> _Work to complete_
Rewrite the records below with "utility pole" changed to "lamp post" and everything else left as is.

Records excerpted from a collection
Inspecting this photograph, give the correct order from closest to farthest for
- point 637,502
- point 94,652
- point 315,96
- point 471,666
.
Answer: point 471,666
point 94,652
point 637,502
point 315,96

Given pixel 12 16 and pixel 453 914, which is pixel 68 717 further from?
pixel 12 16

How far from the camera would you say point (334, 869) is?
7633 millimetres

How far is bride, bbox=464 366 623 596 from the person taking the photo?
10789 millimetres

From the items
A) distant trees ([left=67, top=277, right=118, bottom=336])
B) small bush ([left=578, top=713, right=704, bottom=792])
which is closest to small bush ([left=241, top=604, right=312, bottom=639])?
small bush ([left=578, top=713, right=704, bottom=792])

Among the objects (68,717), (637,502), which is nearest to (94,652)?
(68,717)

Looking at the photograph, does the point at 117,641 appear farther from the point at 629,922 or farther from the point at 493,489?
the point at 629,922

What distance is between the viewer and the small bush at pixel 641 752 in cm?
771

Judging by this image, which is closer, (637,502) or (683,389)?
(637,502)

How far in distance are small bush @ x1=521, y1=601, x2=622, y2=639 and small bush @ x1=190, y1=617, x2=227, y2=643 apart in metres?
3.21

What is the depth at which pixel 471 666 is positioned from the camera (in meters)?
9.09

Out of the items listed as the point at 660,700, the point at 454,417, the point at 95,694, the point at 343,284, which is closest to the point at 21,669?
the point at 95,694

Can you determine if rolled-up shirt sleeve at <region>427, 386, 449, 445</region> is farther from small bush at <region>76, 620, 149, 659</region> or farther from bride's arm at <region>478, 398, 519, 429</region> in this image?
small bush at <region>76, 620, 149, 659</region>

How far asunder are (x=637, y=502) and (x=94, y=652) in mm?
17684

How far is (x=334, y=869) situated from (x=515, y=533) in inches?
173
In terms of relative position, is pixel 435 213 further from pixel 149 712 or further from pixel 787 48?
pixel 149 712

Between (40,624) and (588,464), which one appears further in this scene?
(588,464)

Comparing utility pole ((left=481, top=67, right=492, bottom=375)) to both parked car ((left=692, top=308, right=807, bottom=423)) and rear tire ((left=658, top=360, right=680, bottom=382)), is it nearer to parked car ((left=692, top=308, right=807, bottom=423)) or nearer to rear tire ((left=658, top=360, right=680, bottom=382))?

> _Output of the exercise_
Inspecting this photograph, give the correct order from closest to farthest for
- point 637,502
- point 94,652
- point 315,96
- point 471,666
.
Answer: point 471,666
point 94,652
point 637,502
point 315,96

Given pixel 12 16 and pixel 453 914, which is pixel 68 717 further from?
pixel 12 16

How far from the camera would you say point (334, 869) is?
7633 millimetres

How far is bride, bbox=464 366 623 596 from the person taking the photo?
10789 millimetres

From the items
A) distant trees ([left=67, top=277, right=118, bottom=336])
B) small bush ([left=578, top=713, right=704, bottom=792])
which is closest to small bush ([left=241, top=604, right=312, bottom=639])?
small bush ([left=578, top=713, right=704, bottom=792])

Among the objects (68,717), (637,502), which is nearest to (94,652)?
(68,717)

Looking at the photograph, does the point at 117,641 appear farther from the point at 629,922 or farther from the point at 493,489?
the point at 629,922

What distance is between the viewer and the small bush at pixel 641 752 in cm?
771

Judging by this image, which is closer, (637,502) or (683,389)?
(637,502)

How far in distance are small bush @ x1=521, y1=601, x2=622, y2=639 and small bush @ x1=190, y1=617, x2=227, y2=643 apart in metres?
3.21

What is the depth at which pixel 471 666 is positioned from the camera (in meters)?
9.09

Out of the items listed as the point at 660,700, the point at 454,417, the point at 95,694, the point at 343,284, which is closest to the point at 21,669?
the point at 95,694

Can you determine if rolled-up shirt sleeve at <region>427, 386, 449, 445</region> is farther from small bush at <region>76, 620, 149, 659</region> or farther from bride's arm at <region>478, 398, 519, 429</region> in this image?
small bush at <region>76, 620, 149, 659</region>

How far asunder are (x=637, y=502) and (x=94, y=652) in mm?
17684

How far is (x=334, y=869) situated from (x=515, y=533) in inches?
173
In terms of relative position, is pixel 435 213 further from pixel 149 712 or further from pixel 787 48?
pixel 149 712

Between (40,624) and (588,464), which one appears further in this scene?
(588,464)

Comparing lamp post ((left=481, top=67, right=492, bottom=375)) to both parked car ((left=692, top=308, right=807, bottom=423)) and rear tire ((left=658, top=360, right=680, bottom=382)), is it nearer to parked car ((left=692, top=308, right=807, bottom=423)) or nearer to rear tire ((left=658, top=360, right=680, bottom=382))?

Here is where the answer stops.